11. The A. shall pay to the R. his proportionate share of the child's expenses pursuant to s. 7 of the CSG as follows:
a) The R. must provide the A. with at least 14 days' notice of notice of her intention to incur a s. 7 expense for which she is seeking a contribution. She must provide him with the full particulars of same including proof of the total cost.
b) The A. shall not be responsible for contributing to a s.7 cost unless he receives the said notice and consents to the expense being incurred. Consent shall not be unreasonably refused.
c) The R.'s proportionate share shall be 75% of the net cost of the expense.
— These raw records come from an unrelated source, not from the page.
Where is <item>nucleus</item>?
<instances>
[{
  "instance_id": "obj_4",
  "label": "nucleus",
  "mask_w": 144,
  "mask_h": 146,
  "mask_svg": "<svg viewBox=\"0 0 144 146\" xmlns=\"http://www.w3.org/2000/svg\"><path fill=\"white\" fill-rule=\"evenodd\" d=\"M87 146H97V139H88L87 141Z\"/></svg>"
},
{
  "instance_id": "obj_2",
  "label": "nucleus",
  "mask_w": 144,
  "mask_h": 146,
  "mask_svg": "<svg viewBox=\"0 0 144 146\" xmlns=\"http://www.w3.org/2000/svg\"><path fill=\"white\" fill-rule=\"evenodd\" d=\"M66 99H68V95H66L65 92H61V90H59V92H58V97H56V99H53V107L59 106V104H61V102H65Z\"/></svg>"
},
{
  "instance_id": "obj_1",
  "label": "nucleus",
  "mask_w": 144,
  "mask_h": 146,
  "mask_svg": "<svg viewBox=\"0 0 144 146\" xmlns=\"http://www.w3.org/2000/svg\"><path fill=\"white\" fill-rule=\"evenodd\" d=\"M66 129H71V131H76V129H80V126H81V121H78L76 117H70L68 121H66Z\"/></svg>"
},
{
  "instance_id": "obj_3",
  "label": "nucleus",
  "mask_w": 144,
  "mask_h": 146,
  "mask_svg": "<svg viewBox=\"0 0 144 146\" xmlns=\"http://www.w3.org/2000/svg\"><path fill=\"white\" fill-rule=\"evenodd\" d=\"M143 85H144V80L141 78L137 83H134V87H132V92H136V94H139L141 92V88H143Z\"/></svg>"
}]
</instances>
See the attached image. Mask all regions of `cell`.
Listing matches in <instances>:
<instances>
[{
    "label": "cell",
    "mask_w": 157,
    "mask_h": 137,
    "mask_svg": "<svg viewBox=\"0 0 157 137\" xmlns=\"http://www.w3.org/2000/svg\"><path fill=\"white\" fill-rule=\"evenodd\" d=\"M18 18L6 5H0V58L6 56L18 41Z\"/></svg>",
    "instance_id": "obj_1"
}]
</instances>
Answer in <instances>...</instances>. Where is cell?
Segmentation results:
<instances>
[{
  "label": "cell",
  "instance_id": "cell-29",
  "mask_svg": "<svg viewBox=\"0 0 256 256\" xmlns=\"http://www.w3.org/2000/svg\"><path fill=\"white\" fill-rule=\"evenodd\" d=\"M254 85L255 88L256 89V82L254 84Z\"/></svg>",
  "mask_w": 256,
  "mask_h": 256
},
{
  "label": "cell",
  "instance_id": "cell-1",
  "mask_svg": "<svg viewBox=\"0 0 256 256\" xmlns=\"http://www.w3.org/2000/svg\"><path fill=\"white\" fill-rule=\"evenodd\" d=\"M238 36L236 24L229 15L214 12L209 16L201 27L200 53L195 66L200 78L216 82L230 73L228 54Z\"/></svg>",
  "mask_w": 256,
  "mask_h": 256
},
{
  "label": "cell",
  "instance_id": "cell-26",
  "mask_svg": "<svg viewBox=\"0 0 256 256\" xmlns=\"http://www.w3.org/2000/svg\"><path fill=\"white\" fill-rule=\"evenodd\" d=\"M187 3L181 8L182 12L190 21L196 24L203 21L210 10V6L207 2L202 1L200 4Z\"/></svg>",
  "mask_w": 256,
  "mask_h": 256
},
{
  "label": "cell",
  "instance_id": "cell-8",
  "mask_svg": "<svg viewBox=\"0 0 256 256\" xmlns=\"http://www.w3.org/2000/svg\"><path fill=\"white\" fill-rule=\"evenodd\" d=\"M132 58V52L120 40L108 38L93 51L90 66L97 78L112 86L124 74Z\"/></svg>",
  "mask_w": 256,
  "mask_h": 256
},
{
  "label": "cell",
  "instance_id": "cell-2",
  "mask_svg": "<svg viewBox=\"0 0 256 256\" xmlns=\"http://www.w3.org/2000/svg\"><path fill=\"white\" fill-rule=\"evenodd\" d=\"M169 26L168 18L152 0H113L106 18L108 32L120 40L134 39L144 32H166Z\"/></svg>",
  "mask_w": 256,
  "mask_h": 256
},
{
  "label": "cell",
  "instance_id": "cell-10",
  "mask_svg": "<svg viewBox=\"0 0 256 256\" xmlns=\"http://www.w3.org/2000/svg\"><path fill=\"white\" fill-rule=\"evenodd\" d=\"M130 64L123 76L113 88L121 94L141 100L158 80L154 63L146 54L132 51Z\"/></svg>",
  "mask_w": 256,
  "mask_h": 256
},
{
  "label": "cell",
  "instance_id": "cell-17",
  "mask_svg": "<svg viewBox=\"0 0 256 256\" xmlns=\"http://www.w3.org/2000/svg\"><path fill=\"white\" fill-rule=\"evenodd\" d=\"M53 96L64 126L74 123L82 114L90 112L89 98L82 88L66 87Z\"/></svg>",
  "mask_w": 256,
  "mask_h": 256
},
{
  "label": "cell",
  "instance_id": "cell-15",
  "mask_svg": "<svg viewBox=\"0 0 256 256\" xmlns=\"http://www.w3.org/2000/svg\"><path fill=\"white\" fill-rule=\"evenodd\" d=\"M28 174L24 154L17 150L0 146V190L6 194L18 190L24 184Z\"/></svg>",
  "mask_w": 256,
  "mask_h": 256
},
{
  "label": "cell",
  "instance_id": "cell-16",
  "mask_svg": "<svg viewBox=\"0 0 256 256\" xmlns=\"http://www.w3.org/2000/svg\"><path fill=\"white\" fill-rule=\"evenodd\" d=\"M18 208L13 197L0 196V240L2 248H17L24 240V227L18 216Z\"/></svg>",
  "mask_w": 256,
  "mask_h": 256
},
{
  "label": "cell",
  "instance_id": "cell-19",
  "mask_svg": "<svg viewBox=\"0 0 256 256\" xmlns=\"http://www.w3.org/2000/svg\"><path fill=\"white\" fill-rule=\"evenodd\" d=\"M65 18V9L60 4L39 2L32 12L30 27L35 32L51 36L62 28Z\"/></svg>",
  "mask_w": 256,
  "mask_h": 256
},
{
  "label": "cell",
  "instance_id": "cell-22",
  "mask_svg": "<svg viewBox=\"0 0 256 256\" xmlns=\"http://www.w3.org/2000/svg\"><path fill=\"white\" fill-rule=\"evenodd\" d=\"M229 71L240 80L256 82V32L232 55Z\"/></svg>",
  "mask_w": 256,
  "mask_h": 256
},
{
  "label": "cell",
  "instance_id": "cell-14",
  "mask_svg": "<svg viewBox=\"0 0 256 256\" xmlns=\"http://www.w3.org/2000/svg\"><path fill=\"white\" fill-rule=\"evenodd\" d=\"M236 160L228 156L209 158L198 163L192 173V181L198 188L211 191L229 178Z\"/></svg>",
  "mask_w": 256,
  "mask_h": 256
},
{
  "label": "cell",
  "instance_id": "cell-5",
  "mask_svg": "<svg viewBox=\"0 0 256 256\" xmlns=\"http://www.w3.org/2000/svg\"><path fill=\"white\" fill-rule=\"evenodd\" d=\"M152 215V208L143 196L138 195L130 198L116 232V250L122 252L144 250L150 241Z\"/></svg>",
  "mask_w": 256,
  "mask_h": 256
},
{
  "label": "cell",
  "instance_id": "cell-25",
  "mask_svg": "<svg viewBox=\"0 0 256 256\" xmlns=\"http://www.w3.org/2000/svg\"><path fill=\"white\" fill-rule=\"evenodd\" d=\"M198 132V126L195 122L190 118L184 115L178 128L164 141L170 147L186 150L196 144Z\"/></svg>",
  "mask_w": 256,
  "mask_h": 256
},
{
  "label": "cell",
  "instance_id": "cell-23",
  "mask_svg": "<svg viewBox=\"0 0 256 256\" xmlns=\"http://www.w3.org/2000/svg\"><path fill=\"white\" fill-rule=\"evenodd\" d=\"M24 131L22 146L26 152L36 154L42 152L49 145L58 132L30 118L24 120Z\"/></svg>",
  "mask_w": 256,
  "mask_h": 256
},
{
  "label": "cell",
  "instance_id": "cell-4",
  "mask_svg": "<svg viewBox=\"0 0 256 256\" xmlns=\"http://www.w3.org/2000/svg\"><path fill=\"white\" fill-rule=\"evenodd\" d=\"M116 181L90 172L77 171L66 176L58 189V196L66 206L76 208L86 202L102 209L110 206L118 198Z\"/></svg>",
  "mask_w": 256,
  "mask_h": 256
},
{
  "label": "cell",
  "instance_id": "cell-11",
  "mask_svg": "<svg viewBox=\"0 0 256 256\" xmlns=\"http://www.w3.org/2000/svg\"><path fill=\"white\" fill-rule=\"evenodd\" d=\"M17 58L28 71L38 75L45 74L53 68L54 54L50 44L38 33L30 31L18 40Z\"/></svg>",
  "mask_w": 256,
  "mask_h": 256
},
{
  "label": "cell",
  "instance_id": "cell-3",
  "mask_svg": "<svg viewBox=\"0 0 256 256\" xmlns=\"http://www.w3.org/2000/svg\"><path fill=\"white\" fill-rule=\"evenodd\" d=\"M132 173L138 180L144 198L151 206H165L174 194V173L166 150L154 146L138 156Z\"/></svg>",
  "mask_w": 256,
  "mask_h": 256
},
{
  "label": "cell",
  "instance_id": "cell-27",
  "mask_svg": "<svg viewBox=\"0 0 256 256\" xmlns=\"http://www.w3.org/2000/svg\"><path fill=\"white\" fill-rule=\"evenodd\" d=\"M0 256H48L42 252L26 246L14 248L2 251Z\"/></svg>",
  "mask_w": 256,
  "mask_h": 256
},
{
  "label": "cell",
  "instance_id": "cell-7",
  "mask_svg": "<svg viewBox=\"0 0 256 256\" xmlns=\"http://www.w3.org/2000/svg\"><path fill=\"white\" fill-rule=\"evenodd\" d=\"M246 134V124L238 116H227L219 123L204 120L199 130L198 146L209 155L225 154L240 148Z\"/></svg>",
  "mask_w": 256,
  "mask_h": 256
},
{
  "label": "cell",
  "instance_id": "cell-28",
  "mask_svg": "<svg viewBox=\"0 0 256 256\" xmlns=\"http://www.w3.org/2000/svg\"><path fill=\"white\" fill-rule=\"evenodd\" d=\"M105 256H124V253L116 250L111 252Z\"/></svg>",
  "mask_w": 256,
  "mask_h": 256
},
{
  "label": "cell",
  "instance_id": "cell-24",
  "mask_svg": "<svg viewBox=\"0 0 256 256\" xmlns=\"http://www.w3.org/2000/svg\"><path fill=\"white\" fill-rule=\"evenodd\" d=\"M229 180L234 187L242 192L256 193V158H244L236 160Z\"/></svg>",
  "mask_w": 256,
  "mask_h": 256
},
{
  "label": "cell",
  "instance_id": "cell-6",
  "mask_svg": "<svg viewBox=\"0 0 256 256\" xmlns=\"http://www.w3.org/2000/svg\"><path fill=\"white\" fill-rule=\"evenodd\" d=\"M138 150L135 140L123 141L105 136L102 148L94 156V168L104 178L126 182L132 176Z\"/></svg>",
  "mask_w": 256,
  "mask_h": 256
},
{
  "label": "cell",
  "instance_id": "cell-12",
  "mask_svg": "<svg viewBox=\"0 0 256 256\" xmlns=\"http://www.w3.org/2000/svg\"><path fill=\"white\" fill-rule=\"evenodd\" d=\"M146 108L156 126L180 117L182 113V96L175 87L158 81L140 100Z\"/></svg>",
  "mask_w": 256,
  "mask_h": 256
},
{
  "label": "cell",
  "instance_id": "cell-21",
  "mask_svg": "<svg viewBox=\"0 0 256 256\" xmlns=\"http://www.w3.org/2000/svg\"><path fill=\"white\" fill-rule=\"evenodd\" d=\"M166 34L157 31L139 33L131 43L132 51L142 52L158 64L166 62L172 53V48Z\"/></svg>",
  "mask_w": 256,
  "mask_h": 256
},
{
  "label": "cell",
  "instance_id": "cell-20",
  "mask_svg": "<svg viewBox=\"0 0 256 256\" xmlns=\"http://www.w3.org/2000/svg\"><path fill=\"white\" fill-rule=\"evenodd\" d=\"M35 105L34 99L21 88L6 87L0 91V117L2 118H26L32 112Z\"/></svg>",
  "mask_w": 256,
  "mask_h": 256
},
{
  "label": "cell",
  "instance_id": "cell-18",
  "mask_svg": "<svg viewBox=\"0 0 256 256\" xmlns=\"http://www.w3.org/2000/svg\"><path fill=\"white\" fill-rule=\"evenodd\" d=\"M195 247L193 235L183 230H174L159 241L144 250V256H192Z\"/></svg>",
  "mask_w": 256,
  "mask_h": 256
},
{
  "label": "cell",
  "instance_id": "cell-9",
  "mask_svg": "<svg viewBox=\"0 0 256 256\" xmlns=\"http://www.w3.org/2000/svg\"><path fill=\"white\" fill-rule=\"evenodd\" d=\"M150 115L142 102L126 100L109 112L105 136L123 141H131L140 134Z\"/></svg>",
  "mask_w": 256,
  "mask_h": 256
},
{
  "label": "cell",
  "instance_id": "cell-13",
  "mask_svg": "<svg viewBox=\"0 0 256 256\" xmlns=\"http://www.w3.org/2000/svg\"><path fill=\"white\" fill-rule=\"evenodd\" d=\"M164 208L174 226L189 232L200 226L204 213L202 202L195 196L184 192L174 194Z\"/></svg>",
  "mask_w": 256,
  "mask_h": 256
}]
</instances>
The said proportion may be adjusted on consent in the future after the exchange of Notices of Assessment.
d) If the A. wishes to register the said child in a private school, and the R. consents in writing to this occurring, the R.'s obligation to contribute to the costs of private school shall be capped at the amount of her proportionate contribution to childcare in the year immediately preceding the said registration.
Spousal Support
12. a) The A. shall pay to the R. spousal support in the amount of $639 per month beginning June 1, 2018 and payable on the first day of each month thereafter until April 30, 2019.
b) Beginning May 1, 2019 and payable on the first day of each and every month until April 30, 2020 the A. shall pay to the R. the sum of $2,800 per month.
c) Beginning May 1, 2020 and payable on the first day of each and every month until April 30, 2021 the A. shall pay to the R. the sum of $2,600 per month.
d) Beginning May 1, 2021 and payable on the first day of each and every month until April 30, 2022 the A. shall pay to the R. the sum of $2,400 per month.
e) Beginning May 1, 2022 and payable on the first day of each and every month until April 30, 2023 the A. shall pay to the R. the sum of $2,200 per month.
f) Beginning May 1, 2023 and payable on the first day of each and every month until April 30, 2024 the A. shall pay to the R. the sum of $2,000 per month.
g) Spousal support shall be terminated on April 30, 2024.
13. Support deduction order to issue.
14. The parties may address costs as follows:
a) By April 26, 2019 the R. shall serve and file a costs submission limited to five pages double spaced, any offer to settle with an affidavit of service and a bill of costs.
b) By May 10, 2019, the A. shall serve and file a response submission limited to five pages double spaced and any offer to settle with an affidavit of service.